Reports today suggest that two of the people traveling on the ill-fated Malaysia Airlines Flight 370 were using stolen passports to conceal their identity. Two of the passengers who “boarded” the plane (one Italian and one Austrian) are alive and well today, and nowhere near the airplane. Both had reported their passports stolen (two years and 6 months earlier, respectively) while in Thailand.
How is it that anyone can board a plane today using a stolen passport?
Before 9/11, travel on fraudulent documents was not infrequent. That’s because no central repository or database for lost travel documents existed. So, while a stolen American passport might, for example, be known to be invalid and flagged when the document was used to travel to America, there was no effective real-time way for border agents in, say, France, to know whether the American passport presented to them had been invalidated because it was stolen. If it carried a valid expiration date and looked authentic, it was accepted.
After September 11, however, the threat of terrorism and an effort to stem illegal travel pushed the West to move forward with the creation of a large scale database of lost and stolen travel documents. Today, that database is housed at Interpol, which accepts reports of lost travel documents from 166 countries. As of late 2013, more than 39 million invalid travel documents were in the data base.
But that, of course, does not answer the problem completely. Two issues remain and are answered with varying degrees of success across the globe. The first is the speed and completeness with which countries report stolen documents to Interpol. When a citizen reports missing documentation to his own embassy, it takes time for that information to get passed along to Interpol.
The second problem, which is of greater concern, is that many countries continue to lack a real-time live connection to the Interpol database. It does little good to know that a document that is presented has been stolen if that information isn’t provided in a timely manner. That’s why most Western countries have live, real-time links to the Interpol database and check passport validity at the time of presentation. When a visiting Frenchman, say, arrives at Dulles, one of the checks that is done is a query to Interpol about the validity of his passport. But not all countries have that capability – in fact, a majority of them still do not.
It is too early to tell if any of this matters in the Malaysian tragedy. It may be that the two individuals who boarded the plane are just as much victims of an accident as everyone else, with the doubly unlucky circumstance that because they were traveling on false documents their identities will remain unknown to their family and friends, who will be left to wonder. It may also be that Malaysia’s system of passport controls operated well, but the stolen passports were not in the Interpol database.
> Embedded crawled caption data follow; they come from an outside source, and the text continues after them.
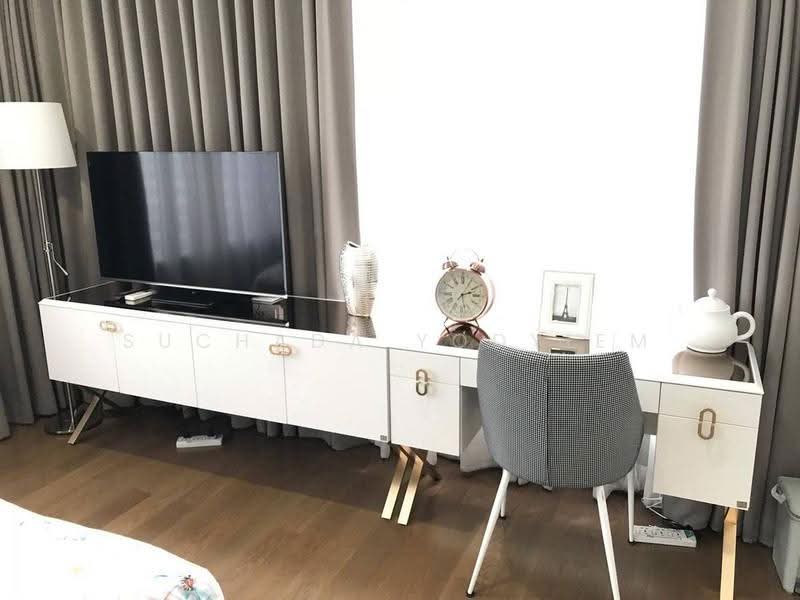 M Silom, Bangkok, 26 Narathiwas Ratchanakarin Road, Suriyawong, Bang Rak, Bangkok, 1 Bedroom, 58 sqm, Condo For Sale, by Suchada Yodyiem, 500584465 - DDproperty.com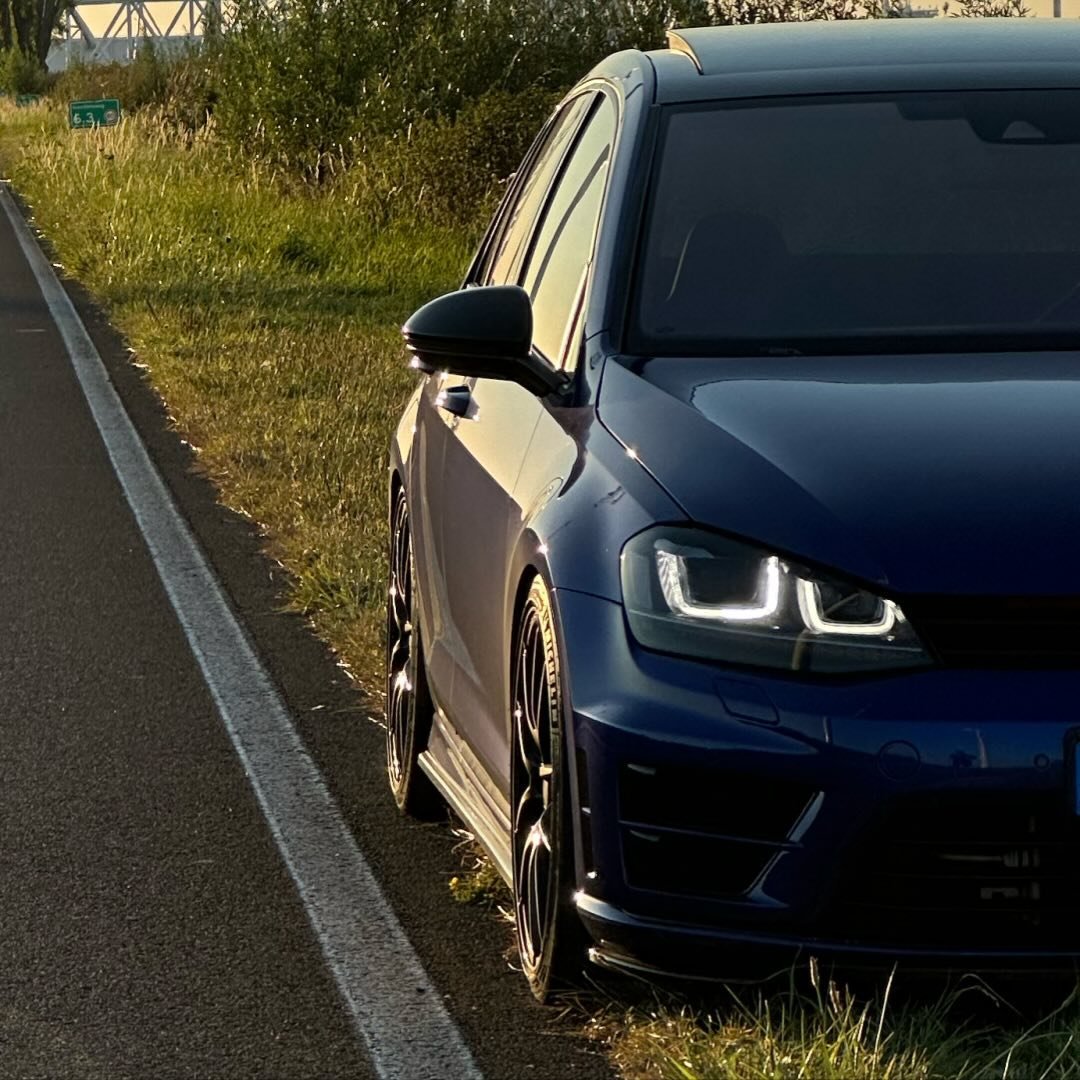 VW Golf 7R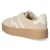 Low Sneaker CUZMANI - lt.beige/offwhite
On the other hand, it may be that the flaw was in Malaysia’s lack of a good real-time capability to check the Interpol database. And, it turn, it may be that the two holders of the false passports were malicious actors who played a role in the crash. At this point, we don’t know – but what we do know is that lost and stolen passports remain a significant vulnerability around the globe – and that we should redouble our efforts to close that gap in our security.